*Tasks*
- A) Set down, word for word, everything in the Buzz India interview below from "Buzz India’s Uthara" down to "sound my horn!".
- B) Pick up the Buzz India interview below where it stops, and keep writing it.

Buzz India’s Uthara Drives Money Into Rural Women’s Life In An Orange Bus
- IWB Post
- June 23, 2017
While there has been considerable progress in India on the social front in terms of women empowerment, there is still a long way to go when it comes to the financial empowerment of women.
Aware that this problem was not going to be fixed on its own, Uthara Narayanan founded Buzz India, an organization with a unique approach that ‘four-wheels’ rural women to become financially independent.
With a brightly-coloured orange bus that travels over Karnataka, they have managed to change the lives of 150,000 people by training a whopping 30,000 women. Their goal is to touch the lives of 1 million women in Karnataka alone by 2025, leaving them more empowered and confident.
I had the opportunity to talk to Uthara about the work she does at Buzz India. Let me sound my horn!
What was your motivation behind starting Buzz India?
For a long time, I pondered one question: ‘How do people come out of poverty?’ I came to realize that it’s not about money, but behavior. I firmly believe in people’s power to change for the better. Overcoming poverty is as much about a person’s personal journey as it is about money.
There must have been a few bustling stops in your journey before Buzz India?
Actually, it wasn’t my journey alone; I co-founded Buzz India with two other people, Dev and Suresh.
I’ve always wanted to bring about social change, to contribute to the development of India. Initially, I wanted to be an IAS or IPS officer, so that I could initiate change from within the government.
When I was 7 years old, there was this TV show which was a favorite of mine, ‘Udaan.’ About a woman IPS officer. My mother tells me that is probably where I got the idea of becoming a police officer from, but my family and parents have been a huge part of my journey. Fresh out of college, I participated in an exchange programme in Canada, where I learned a lot about NGOs and social work.
Tell us about your homework prior to every bus trip to the village?

*Given information*
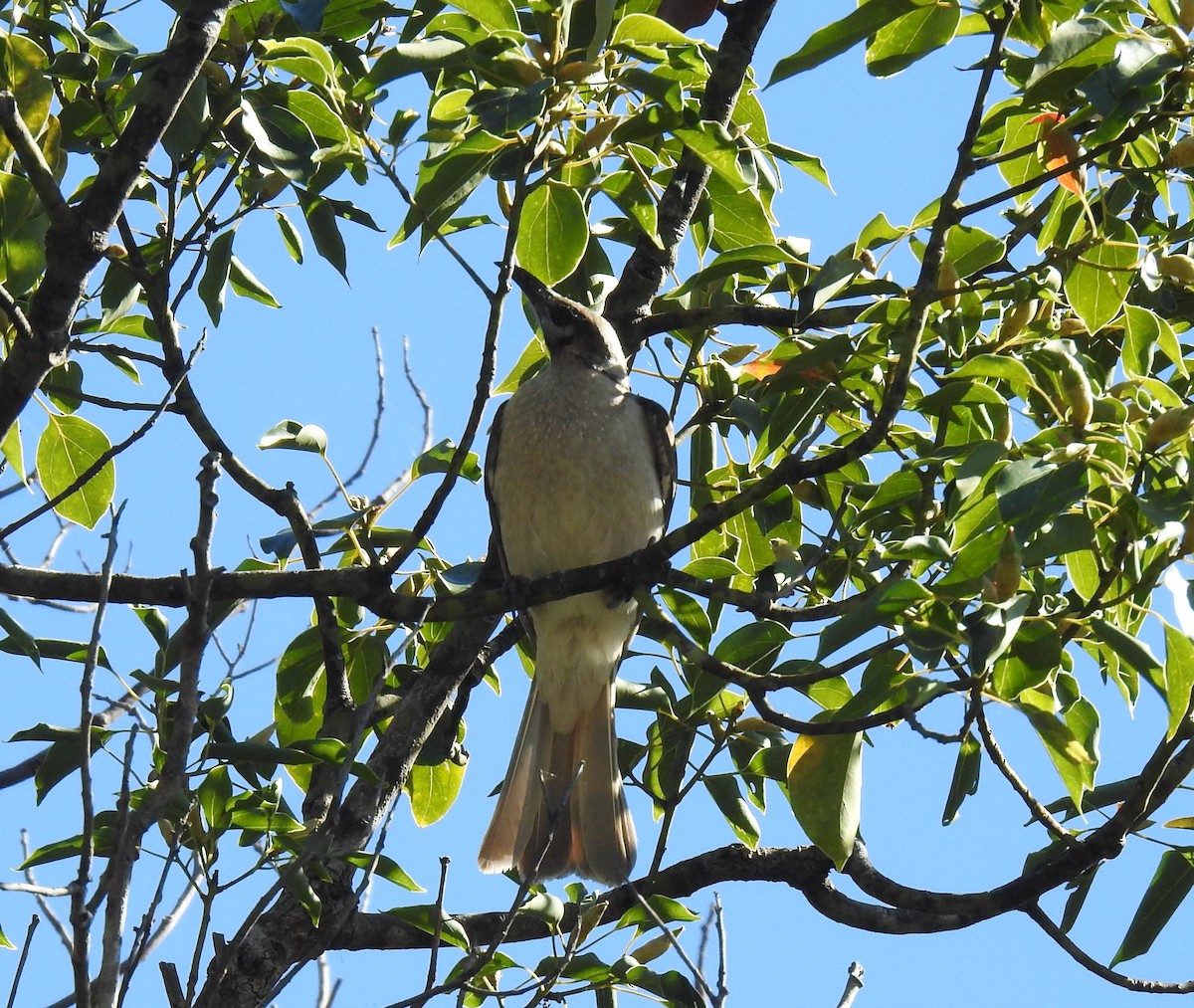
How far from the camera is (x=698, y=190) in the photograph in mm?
3945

*Answers to the tasks*
- A)
Buzz India’s Uthara Drives Money Into Rural Women’s Life In An Orange Bus
- IWB Post
- June 23, 2017
While there has been considerable progress in India on the social front in terms of women empowerment, there is still a long way to go when it comes to the financial empowerment of women.
Aware that this problem was not going to be fixed on its own, Uthara Narayanan founded Buzz India, an organization with a unique approach that ‘four-wheels’ rural women to become financially independent.
With a brightly-coloured orange bus that travels over Karnataka, they have managed to change the lives of 150,000 people by training a whopping 30,000 women. Their goal is to touch the lives of 1 million women in Karnataka alone by 2025, leaving them more empowered and confident.
I had the opportunity to talk to Uthara about the work she does at Buzz India. Let me sound my horn!

- B)
We plan trips through partners, like Anganwadis and NGOs that operate in those areas. We get written permission from the government and show them to the people at the Anganwadi, who help us mobilize women. We also network with local NGOs, micro-finance institutions, and the government network, which the biggest.
Have you ever faced any resistance from the villagers?
Sometimes there is community resistance from the elders, and sometimes, caste-level problems, but 97% of the time, everyone co-operates, and we are successful.
We so love Buzz India’s brightly coloured buses. Tell me about the first ever Buzz bus, how it was equipped, and the efforts that went into it?
When we first started, we piloted without the bus. We reached out to the village community, but the most difficult part was the logistics of it. We would hold our workshops in the community centres of the villages, but that was problematic because not all villages had them, and sometimes, caste and religion came in the way.
That’s why we started the buses so that we could hold the workshops outdoors, which would also be more comfortable for the women’s families.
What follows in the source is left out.